Plans to demolish 19th century steel lattice framed gas holders in Sydenham to make way for a new Aldi have been rejected by Lewisham Council.

The proposals would have seen the towering 38 metre tall gas holders torn down and replaced with the store, a café, restaurant and 100 car parking spaces.

The steel frames of the gas holders were built in the late 1800s but haven’t been used since the 1990s and were formally decommissioned in 2012 following changes in the way gas is stored.

The gas holders were designated as listed structures on October 25 at a meeting of Lewisham Council’s cabinet, but the looming Aldi construction threatened their future.

However the plans were rejected by the Lewisham planning committee at a meeting on November 23.

A petition with 640 signatures entitled “save the Bell Green Gas Holders” was submitted at a council meeting on July 17 by councillor Alan Hall.

Cllr Hall said: “On balance Lewisham Council’s Planning Committee have rejected the application to demolish the Bell Green Gas Holders.

“Local residents were concerned about air quality, traffic and they were disappointed that the site had not been considered for housing.
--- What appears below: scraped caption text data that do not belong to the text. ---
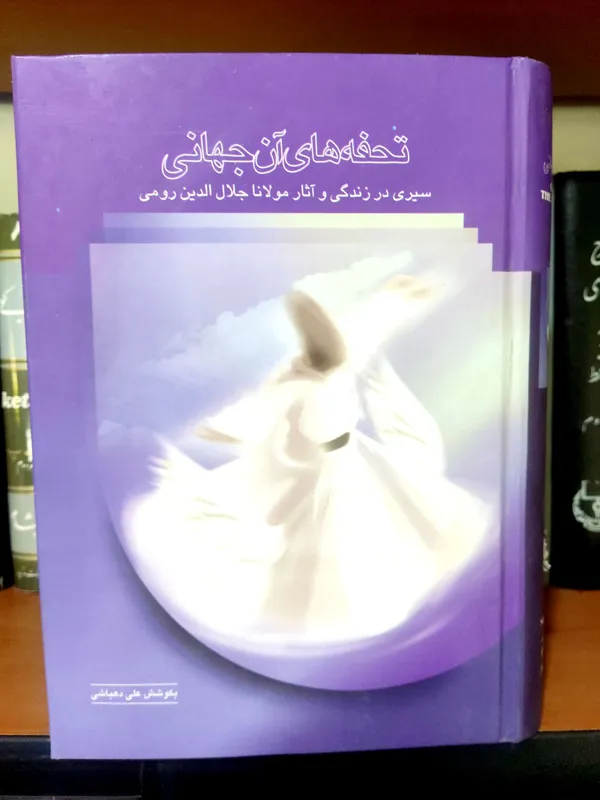 تحفه های آن جهانی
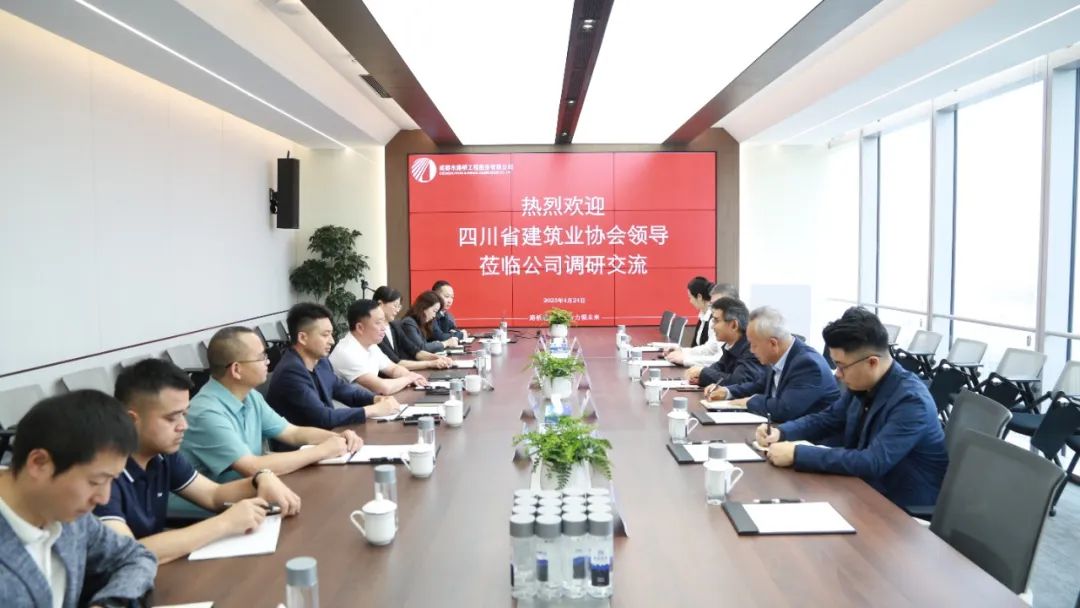 四川省建筑業協會蒞臨公司調研交流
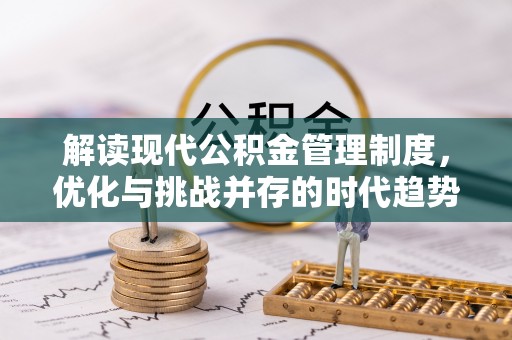 琼中解读现代公积金管理制度，优化与挑战并存的时代趋势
“The Gas Holders survived bombing raids in WWII and they have survived a skirmish with Planning Committee C.”

A number of other local groups had protested against the plans because of the historical significance of the gas holders.

These include the Victorian Society, Sydenham Society, Forest Hill Society, and the Greater London Industrial Archaeology Society, the last of whom call the gas holders a “good examples of the early form of lattice guide frames”.

A number of other people however submitted letters of approval for the new scheme, saying the land currently attracts litter and fly-tipping and that it would be good to have a coffee shop and restaurant nearby.